++++ Document segment ++++

MiniDSP isn't a multinational company with a large office full of execs thinking about their next yatch. They're a group of passionate engineers who love electronics, building new ventures and working hand-in-hand with the audio community. They care about their customers and how they can help solve their problems. The miniDSP concept is about breaking the barriers and common misconceptions about digital signal processing being complex, expensive and meant for PhD's only. 

MiniDSP says a new world of DSP connected solutions is around the corner. Stay tuned for more to come!











Best of luck... :T
As we always say... thanks for being a member at Home Theater Shack!!!


----------



## Todd Anderson (Jul 24, 2009)

It would be cool to see a lot of participation on this one... miniDSP has been a great sponsor and this product is top-notch!


----------



## Tonto (Jun 30, 2007)

+1 Todd, great company, great product, great service. And a sponsor to boot!

Thanks HTS & MiniDSP for a great giveaway! This definitly has my interest. I would love to have this in my system.













Count me in for sure. :sn:


----------



## tonyvdb (Sep 5, 2007)

++++

→ Tasks to perform
**1)** From the miniDSP forum thread, set down the passage that begins at the words "MiniDSP isn't a" and stops after "more to come!".
**2)** According to the miniDSP forum thread, why would Todd Anderson like to see many members participate?
The material placed after the miniDSP forum thread is separate from it.

++++ Record set ++++

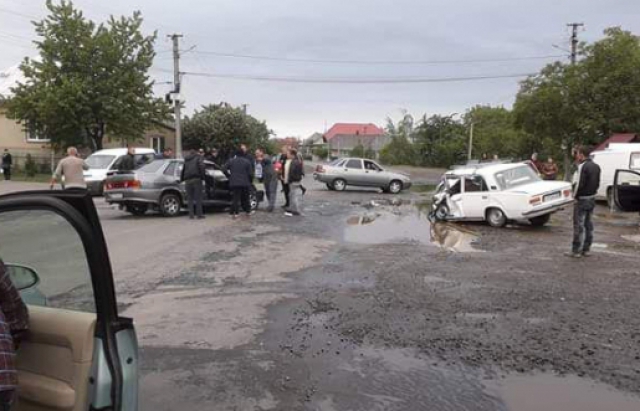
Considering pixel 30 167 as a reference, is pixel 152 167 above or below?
above

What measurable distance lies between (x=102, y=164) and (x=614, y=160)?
18.6 m

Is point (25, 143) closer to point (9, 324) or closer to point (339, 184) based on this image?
point (339, 184)

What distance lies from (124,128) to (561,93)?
2357 cm

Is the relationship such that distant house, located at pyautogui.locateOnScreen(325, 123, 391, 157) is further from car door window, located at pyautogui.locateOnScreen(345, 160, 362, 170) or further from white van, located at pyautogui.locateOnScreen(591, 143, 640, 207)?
white van, located at pyautogui.locateOnScreen(591, 143, 640, 207)

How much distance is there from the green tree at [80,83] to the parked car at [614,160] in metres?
24.0

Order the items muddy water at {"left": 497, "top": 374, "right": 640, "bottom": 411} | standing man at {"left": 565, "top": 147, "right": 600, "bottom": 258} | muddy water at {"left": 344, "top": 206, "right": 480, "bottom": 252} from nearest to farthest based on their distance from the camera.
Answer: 1. muddy water at {"left": 497, "top": 374, "right": 640, "bottom": 411}
2. standing man at {"left": 565, "top": 147, "right": 600, "bottom": 258}
3. muddy water at {"left": 344, "top": 206, "right": 480, "bottom": 252}

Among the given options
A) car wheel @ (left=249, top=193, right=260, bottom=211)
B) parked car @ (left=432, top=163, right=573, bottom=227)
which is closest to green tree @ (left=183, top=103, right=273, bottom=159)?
car wheel @ (left=249, top=193, right=260, bottom=211)

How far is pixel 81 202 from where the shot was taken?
106 inches

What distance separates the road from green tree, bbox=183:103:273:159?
32.6 m

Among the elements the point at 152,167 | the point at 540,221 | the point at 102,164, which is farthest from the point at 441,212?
the point at 102,164

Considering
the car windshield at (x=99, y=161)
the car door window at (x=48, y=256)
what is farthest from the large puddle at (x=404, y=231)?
the car windshield at (x=99, y=161)

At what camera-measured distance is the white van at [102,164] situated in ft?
73.3

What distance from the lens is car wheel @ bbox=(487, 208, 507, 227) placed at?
14953 mm

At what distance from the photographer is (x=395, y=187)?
27.8m
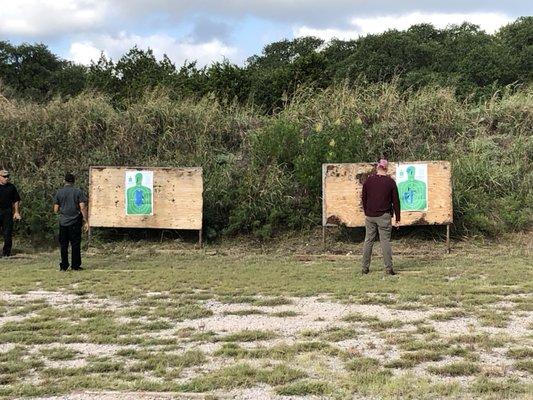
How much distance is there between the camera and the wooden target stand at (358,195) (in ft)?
40.4

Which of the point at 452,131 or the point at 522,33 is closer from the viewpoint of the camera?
the point at 452,131

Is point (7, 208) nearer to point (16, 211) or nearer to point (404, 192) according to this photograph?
point (16, 211)

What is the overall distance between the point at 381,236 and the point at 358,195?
323 centimetres

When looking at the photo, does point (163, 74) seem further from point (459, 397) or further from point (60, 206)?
point (459, 397)

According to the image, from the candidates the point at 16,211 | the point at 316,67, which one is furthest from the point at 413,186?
the point at 316,67

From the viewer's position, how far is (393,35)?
45438mm

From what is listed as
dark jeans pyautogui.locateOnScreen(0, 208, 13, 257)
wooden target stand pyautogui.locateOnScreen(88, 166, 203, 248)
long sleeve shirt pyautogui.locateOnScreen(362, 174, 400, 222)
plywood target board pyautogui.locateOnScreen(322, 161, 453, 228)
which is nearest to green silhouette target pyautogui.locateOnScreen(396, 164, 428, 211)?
plywood target board pyautogui.locateOnScreen(322, 161, 453, 228)

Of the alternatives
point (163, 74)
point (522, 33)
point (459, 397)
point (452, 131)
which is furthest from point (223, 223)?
point (522, 33)

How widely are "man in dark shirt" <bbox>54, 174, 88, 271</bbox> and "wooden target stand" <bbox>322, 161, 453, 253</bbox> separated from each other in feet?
16.6

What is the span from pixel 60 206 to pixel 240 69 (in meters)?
13.6

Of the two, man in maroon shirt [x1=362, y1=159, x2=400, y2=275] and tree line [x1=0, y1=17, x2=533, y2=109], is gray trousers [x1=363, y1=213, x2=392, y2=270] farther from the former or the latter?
tree line [x1=0, y1=17, x2=533, y2=109]

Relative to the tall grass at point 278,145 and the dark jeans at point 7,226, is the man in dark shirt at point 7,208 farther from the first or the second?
the tall grass at point 278,145

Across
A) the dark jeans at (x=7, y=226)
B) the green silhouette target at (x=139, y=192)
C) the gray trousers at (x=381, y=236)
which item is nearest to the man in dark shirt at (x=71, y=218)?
the dark jeans at (x=7, y=226)

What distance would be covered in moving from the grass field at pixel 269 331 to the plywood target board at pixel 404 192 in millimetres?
2003
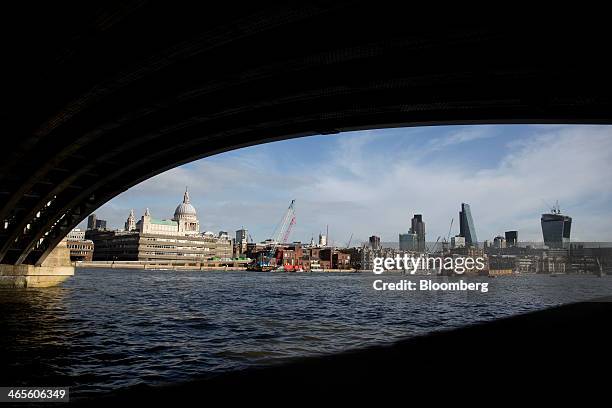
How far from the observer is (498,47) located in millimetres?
15430

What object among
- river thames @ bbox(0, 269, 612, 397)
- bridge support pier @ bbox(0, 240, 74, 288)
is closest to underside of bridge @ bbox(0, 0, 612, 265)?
river thames @ bbox(0, 269, 612, 397)

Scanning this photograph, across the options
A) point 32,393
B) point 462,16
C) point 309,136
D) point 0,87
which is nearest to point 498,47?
point 462,16

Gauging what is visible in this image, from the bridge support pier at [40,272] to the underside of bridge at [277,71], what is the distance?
19940 mm

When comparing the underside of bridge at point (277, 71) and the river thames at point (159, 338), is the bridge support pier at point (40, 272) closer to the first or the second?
the river thames at point (159, 338)

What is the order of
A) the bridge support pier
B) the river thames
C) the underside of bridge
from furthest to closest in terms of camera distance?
the bridge support pier → the underside of bridge → the river thames

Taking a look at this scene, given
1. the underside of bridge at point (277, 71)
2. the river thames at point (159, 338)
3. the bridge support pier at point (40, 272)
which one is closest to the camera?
the river thames at point (159, 338)

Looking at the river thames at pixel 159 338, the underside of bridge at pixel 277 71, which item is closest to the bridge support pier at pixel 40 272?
the river thames at pixel 159 338

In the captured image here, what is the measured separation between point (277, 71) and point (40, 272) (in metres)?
41.6

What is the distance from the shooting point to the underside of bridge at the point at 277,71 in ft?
44.5

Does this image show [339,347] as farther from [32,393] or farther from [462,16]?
[462,16]

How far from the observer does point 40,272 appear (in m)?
45.2

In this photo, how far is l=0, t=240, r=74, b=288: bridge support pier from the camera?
41844 millimetres

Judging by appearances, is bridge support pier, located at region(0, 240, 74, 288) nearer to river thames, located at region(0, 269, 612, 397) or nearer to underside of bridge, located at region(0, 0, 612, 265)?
river thames, located at region(0, 269, 612, 397)

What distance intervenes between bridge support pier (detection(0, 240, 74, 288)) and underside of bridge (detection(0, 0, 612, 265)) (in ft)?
65.4
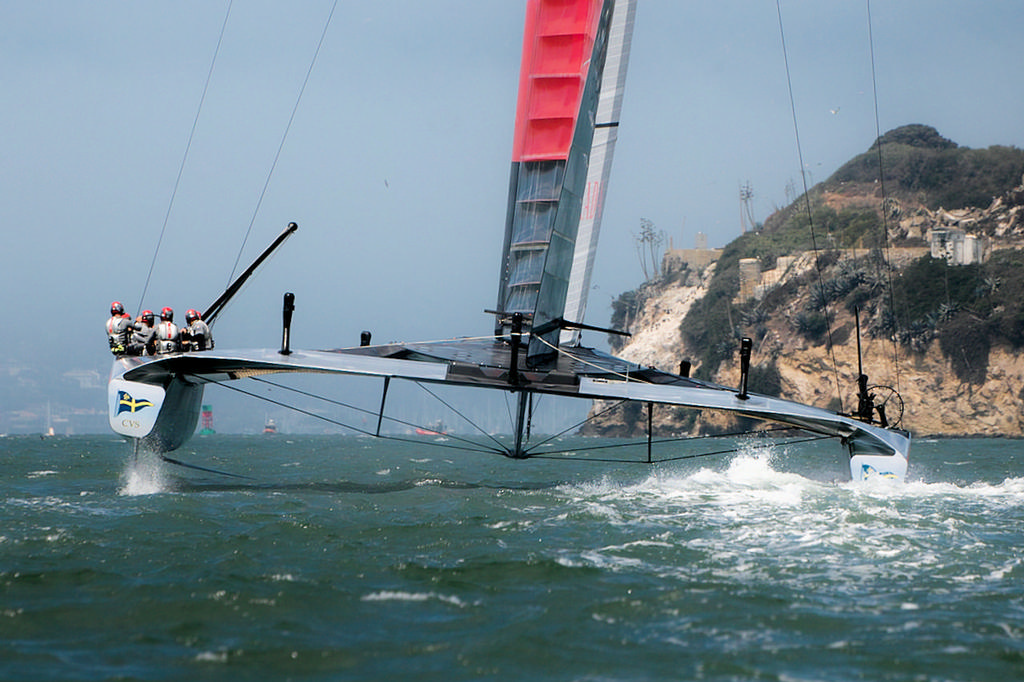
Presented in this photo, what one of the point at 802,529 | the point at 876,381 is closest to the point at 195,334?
the point at 802,529

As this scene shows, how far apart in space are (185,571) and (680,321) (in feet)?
174

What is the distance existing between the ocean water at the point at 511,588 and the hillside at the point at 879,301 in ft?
83.1

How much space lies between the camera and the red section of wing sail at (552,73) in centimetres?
1263

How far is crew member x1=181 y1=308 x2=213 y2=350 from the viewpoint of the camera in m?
11.2

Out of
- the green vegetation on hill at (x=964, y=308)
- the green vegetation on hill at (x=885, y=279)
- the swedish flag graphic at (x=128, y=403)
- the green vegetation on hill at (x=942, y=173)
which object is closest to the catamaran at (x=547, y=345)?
the swedish flag graphic at (x=128, y=403)

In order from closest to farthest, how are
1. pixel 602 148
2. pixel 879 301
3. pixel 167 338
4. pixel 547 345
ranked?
1. pixel 167 338
2. pixel 547 345
3. pixel 602 148
4. pixel 879 301

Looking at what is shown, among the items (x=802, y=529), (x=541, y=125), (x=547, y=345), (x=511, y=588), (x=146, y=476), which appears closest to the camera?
(x=511, y=588)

++++

→ Answers to the exercise
**1)**
MiniDSP isn't a multinational company with a large office full of execs thinking about their next yatch. They're a group of passionate engineers who love electronics, building new ventures and working hand-in-hand with the audio community. They care about their customers and how they can help solve their problems. The miniDSP concept is about breaking the barriers and common misconceptions about digital signal processing being complex, expensive and meant for PhD's only. 

MiniDSP says a new world of DSP connected solutions is around the corner. Stay tuned for more to come!

**2)** Todd Anderson gives two reasons: miniDSP has been a great sponsor, and the product is top-notch.